> Problem to solve
Carry on the forum thread below about the spaCy matcher date pattern, picking up right after its last line.
===== Given text =====
Reputation: 137
Unable to find where did my pattern go wrong to cause the outcome.
The Sentence I want to find:"#1 – January 31, 2015" and any date that follows this format.
The pattern pattern1=[{'ORTH':'#'},{'is_digital':True},{'is_space':True},{'ORTH':'-'},{'is_space':True},{'is_alpha':True},{'is_space':True},{'is_digital':True},{'is_punct':True},{'is_space':True},{'is_digital':True}]
The print code:print("Matches1:", [doc[start:end].text for match_id, start, end in matches1])
The result: ['#', '#', '#']
Expected result: ['#1 – January 31, 2015','#5 – March 15, 2017','#177 – Novenmber 22, 2019']
Upvotes: 0
Views: 152
Reputation: 2139
Spacy's matcher operates over tokens, single spaces in the sentence do not yield tokens. Also there are different characters which resemble hyphens : dashes, minus signs etc.. one has to be careful about that. The following code works:
import spacy
nlp = spacy.load('en_core_web_lg')
===== Listing =====
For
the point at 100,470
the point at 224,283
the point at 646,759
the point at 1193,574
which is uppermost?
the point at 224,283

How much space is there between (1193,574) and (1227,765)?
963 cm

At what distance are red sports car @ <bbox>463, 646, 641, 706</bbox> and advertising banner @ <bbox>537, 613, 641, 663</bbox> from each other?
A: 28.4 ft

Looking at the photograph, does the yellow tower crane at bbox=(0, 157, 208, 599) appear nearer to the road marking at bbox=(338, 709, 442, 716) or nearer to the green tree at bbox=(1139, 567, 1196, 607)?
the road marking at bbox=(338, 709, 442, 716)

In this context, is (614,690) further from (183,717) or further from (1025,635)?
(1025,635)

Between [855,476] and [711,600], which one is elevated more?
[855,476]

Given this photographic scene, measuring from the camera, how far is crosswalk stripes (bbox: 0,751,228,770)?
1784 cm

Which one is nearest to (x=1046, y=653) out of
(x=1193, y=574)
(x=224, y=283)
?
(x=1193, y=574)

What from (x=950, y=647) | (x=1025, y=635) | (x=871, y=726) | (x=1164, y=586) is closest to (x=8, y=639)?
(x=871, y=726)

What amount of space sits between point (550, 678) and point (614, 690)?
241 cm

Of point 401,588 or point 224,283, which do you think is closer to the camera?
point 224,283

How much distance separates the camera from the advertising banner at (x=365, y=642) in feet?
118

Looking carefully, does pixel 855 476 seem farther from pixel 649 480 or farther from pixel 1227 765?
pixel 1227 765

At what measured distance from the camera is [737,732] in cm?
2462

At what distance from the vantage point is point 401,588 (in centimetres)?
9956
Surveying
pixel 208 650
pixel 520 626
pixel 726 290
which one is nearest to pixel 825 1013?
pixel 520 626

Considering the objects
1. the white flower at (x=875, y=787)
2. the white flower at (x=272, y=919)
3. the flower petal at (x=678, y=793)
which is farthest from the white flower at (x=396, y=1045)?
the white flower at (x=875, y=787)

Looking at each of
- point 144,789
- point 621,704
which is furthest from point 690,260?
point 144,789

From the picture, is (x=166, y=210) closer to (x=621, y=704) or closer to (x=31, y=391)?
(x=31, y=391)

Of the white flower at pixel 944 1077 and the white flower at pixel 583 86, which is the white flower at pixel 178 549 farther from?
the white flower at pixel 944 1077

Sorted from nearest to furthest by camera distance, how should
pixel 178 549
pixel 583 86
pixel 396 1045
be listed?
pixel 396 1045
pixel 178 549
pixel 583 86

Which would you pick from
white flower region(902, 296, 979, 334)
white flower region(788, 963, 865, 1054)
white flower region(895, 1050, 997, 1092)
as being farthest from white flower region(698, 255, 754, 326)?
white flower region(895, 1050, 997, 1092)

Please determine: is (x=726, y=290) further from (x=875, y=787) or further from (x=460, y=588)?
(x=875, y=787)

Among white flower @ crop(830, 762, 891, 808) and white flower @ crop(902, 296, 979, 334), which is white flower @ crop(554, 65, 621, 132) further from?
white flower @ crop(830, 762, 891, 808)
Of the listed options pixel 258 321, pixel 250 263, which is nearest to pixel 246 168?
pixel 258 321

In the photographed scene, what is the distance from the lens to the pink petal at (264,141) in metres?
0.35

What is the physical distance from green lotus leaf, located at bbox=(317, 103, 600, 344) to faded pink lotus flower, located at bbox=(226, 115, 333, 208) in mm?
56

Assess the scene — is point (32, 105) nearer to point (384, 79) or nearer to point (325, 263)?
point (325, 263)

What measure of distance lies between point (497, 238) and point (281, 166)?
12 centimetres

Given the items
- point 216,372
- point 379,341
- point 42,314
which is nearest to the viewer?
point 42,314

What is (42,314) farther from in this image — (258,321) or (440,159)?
=====
> Output for this exercise
from spacy.matcher import Matcher
pattern1=[{'ORTH':'#'},{'IS_DIGIT':True},{'ORTH':'–'},{'is_alpha':True},{'IS_DIGIT':True},{'is_punct':True},{'IS_DIGIT':True}]
doc = nlp("#1 – January 31, 2015")
matcher = Matcher(nlp.vocab)
matcher.add("p1", None, pattern1)
matches1 = matcher(doc)
print(" Matches1:", [doc[start:end].text for match_id, start, end in matches1])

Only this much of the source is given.